Tuesday, 5 February 2008

Happy Pancake Day!

Today is Shrove Tuesday (from the Anglo-Saxon term for Confession) the last day before Lent.

I hope you've enjoyed your pancakes (traditionally cooked to use up eggs etc. before Lent). See the link below which has details of the famous pancake race in Olney in Bucks, which started in 1445 when a housewife was cooking pancakes, heard the church Shrivening bell and raced to the church, frying pan in hand!

So tuck into those pancakes if you haven't already - and keep our traditions alive!

Just forty days then to the Hot Cross buns...

"... as fit as a pancake for Shrove Tuesday."
William Shakespeare (All's Well that Ends Well)
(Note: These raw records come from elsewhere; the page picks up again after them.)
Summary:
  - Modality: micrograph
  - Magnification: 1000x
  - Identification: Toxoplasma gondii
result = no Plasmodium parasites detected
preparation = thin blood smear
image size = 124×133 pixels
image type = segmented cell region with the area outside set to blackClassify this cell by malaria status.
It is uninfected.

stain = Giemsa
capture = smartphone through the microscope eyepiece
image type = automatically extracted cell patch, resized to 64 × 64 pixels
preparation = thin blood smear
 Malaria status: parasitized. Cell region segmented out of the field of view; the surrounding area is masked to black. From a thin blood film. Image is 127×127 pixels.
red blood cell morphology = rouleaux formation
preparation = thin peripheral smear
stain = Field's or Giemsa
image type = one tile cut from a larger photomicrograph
Shrove-Tuesday, at whose entrance in the morning all the whole kingdom is inquiet, but by that time the clocke strikes eleven, which (by the help of a knavish sexton) is commonly before nine, then there is a bell rung, cal'd the Pancake-bell, the sound whereof makes thousands of people distracted, and forgetful either of manners or humanitie; then there is a thing called wheaten floure, which the cookes do mingle with water, eggs, spice, and other tragical, magical inchantments, and then they put it by little and little into a frying pan of boiling suet, where it makes a confused dismal hissing, (like the Lernean Snakes in the reeds of Acheron, Stix, or Phlegeton) until at last, by the skill of the Cooke, it is transformed into the forme of a Flip-Jack, cal'd a Pancake, which ominous incantation the ignorant people doe devoure very greedily.

John Taylor, English poet (1580 - 1654) ; Jack-a-Lent, His Beginning and Entertainment (1630)

Left: Shrove Tuesday - a name with its origins in Anglo-Saxon times, yet with even older roots.